Фред задумчиво катает в пальцах сигарету.
– А в чем конкретно твоя проблема? Ну, я имею в виду, провалы в памяти?
– Понятия не имею.
– Мне ты можешь доверять. Я уже привык выслушивать недомолвки и недоговорки, я, если можно так сказать, человек, к которому идут за последней надеждой. И это не вчера началось.
Алиса не разжимает губ. Фред пытается разговорить ее.
– Я читал психологические романы, жизненные истории. Когда речь идет о психиатрии, всегда ищут связь с детством. Взять моего папашу – он мне навешивал таких оплеух, ты себе представить не можешь. – Он вздрагивает, потирает левое предплечье, потом продолжает: – Наверное, если целый день плющить сталь на заводе «Юзинор», у рабочего человека крыша съезжает. Но тогда, меня это особо не волновало. Во всяком случае, мне так кажется. Я же выгляжу нормальным, да?

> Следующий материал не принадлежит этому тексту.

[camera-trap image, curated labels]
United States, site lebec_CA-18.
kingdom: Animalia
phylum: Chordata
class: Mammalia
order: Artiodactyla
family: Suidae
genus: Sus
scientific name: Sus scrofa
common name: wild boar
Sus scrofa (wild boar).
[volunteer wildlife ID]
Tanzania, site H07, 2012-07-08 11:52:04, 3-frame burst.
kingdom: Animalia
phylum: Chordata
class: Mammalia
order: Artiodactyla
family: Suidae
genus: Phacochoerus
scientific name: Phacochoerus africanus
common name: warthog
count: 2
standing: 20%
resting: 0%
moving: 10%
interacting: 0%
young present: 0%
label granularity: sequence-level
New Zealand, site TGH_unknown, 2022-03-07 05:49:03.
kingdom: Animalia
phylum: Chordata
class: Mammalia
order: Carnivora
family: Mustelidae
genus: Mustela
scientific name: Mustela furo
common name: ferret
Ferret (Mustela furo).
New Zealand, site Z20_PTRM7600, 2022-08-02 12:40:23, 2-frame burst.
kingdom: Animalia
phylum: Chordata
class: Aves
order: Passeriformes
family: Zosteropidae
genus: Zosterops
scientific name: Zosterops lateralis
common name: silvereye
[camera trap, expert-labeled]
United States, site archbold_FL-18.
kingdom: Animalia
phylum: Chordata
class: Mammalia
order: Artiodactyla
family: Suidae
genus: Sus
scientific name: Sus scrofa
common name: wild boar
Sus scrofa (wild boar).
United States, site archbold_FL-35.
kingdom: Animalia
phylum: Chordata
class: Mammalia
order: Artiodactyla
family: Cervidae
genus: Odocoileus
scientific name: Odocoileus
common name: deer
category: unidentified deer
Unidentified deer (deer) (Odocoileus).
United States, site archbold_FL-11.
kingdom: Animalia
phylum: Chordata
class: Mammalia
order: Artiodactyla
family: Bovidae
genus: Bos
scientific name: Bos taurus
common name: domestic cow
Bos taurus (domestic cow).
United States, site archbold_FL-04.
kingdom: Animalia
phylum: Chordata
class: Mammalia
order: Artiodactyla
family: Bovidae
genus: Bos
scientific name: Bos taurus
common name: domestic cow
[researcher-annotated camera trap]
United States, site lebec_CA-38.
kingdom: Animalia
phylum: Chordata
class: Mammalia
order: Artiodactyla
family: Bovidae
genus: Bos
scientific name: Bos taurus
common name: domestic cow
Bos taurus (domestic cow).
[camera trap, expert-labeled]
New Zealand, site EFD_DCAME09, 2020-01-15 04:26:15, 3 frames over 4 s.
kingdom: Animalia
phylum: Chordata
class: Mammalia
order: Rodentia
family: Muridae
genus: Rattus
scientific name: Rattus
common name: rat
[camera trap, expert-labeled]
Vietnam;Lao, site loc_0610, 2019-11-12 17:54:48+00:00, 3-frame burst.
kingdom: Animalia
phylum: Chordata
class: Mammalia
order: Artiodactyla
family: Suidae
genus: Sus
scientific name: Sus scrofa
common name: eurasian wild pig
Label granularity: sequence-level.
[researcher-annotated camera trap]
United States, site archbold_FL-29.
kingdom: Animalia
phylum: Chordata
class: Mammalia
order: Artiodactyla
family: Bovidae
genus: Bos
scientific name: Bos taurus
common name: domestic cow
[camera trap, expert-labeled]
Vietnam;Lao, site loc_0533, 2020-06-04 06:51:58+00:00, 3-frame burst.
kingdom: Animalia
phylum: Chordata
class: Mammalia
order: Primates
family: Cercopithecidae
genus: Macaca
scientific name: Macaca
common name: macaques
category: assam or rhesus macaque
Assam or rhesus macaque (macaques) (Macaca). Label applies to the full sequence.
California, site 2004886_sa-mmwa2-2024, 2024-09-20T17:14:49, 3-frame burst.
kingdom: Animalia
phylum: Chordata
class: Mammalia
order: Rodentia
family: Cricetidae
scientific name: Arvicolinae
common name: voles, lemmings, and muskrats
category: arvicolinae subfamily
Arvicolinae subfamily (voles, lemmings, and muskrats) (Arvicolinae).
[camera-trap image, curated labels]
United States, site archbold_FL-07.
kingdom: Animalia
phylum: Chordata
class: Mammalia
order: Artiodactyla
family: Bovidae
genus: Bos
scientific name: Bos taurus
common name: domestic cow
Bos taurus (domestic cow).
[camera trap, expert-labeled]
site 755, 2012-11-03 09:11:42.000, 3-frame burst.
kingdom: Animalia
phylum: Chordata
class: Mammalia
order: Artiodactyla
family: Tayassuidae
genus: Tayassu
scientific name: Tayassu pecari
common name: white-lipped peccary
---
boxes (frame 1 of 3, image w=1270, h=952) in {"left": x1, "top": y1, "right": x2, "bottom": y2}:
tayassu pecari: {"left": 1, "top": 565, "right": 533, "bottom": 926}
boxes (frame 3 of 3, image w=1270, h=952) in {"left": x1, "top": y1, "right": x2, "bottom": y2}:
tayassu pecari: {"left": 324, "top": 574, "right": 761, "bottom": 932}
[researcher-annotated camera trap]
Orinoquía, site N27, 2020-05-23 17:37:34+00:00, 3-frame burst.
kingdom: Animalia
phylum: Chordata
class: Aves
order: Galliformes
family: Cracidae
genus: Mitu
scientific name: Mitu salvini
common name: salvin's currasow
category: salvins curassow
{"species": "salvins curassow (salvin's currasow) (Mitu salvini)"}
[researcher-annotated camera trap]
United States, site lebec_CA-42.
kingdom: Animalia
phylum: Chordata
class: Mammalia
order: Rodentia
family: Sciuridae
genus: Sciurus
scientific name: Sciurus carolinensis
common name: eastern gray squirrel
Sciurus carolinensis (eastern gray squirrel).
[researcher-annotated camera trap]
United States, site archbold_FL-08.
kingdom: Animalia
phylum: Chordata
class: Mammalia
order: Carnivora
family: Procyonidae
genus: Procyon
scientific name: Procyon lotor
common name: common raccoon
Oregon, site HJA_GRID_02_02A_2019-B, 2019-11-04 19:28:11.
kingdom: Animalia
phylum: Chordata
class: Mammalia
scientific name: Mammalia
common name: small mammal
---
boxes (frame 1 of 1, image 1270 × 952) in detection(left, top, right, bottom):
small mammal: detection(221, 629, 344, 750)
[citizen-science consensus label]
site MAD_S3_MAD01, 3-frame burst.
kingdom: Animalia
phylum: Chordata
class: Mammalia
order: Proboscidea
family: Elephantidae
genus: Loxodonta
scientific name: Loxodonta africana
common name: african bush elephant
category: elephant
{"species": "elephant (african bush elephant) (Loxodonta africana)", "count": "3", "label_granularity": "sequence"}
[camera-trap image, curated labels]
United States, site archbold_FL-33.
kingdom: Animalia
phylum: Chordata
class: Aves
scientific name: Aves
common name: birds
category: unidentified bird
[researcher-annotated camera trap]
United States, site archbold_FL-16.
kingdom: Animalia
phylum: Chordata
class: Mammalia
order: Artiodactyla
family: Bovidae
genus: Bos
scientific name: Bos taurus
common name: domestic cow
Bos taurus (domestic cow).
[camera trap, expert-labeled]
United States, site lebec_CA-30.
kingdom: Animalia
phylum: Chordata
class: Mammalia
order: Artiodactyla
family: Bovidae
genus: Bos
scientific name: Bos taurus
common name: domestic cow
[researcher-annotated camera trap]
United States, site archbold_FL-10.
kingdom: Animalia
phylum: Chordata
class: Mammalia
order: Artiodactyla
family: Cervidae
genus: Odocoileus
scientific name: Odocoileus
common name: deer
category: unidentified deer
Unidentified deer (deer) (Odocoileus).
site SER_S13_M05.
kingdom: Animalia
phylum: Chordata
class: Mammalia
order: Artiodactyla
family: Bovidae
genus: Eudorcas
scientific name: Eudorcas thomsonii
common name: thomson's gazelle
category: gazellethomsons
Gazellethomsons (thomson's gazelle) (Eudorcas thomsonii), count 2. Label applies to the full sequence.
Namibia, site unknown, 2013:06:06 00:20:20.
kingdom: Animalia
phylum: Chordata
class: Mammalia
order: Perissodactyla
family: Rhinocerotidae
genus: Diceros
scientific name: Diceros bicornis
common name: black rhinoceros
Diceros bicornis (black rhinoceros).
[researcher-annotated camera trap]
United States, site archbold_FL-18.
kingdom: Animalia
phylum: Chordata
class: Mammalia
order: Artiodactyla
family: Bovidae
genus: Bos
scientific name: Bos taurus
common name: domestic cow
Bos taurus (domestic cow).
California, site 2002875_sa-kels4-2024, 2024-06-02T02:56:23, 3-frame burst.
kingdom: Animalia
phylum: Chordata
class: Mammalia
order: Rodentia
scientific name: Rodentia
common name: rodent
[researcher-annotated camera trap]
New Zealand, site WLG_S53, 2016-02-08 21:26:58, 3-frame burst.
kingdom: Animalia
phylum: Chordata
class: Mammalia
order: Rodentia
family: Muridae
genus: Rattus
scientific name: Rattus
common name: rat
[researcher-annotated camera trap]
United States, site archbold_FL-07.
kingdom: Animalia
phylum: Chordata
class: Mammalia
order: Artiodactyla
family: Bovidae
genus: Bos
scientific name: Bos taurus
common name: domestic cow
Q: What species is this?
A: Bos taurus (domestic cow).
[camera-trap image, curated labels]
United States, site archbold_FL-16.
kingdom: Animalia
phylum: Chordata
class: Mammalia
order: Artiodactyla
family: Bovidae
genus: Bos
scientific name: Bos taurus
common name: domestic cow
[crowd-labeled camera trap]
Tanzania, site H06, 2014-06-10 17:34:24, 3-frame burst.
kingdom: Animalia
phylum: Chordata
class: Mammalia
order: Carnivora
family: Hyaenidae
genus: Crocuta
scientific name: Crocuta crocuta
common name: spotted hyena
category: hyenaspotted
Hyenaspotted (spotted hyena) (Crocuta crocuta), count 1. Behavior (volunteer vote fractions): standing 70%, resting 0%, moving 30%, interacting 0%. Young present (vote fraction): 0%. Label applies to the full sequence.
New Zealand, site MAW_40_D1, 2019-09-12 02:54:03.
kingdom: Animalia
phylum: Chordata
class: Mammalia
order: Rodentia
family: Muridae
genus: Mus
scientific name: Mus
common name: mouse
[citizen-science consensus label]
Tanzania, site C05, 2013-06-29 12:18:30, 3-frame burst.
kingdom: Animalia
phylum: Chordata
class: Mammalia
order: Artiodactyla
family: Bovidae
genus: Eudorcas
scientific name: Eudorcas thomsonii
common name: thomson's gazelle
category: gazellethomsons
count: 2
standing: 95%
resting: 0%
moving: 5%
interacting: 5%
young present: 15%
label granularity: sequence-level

В глазах Алисы отражается свет, она не хочет, чтобы Берди вернулся, чтобы он бился об ее голову, хватал ее когтями. Она еще больше напрягается. Фред замечает ее состояние.
– Тебе неприятно говорить об отце или о детстве, я правильно понял?
– Не знаю.
– Он тебя наказывал?
Она колеблется, а потом отвечает, как будто бы искренне:
– Не часто. Папа нас иногда ругал, но он ни разу никого не ударил.
– Тебе повезло. У нас с отцом было иначе. Он бил без разговоров.
Алиса отворачивается к окну. Люди на рельсах, на мосту, на берегу собираются в группы по национальному признаку. Афганцы, африканцы, иракцы, иранцы. Алиса помнит нищие горные деревушки в Перу. Единственные их с отцом каникулы. Вечная борьба за выживание, надо идти вперед, не жаловаться, надеяться, что завтра будет лучше. Нищета всюду одинакова, что здесь, что где‑то еще.
– Хочешь узнать, почему я уехала с фермы?
– Расскажи… Конечно, если хочешь…
– Мне было необходимо проконсультироваться у психиатра, у меня давно уже проблемы, знаешь, как если вдруг проснешься ночью и чувствуешь опасность. Ферма превратилась в тюрьму, она меня подавляла, я понимала, что, если я там останусь, лучше мне не станет.
– А почему, знаешь?
– Что самое странное, не знаю. Я просто чувствовала, что должна уехать, оказаться подальше от того, что меня пугало.
– А что именно?
– Это так глупо… Коровник, сарай… Я… – Она пожимает плечами. – Что касается сарая, я была уверена, что в нем прячется кто‑то вроде людоеда и что он хочет причинить мне вред. Я называла его Берди. Папа пытался меня успокоить, говорил, что его не существует, но ничего не получалось.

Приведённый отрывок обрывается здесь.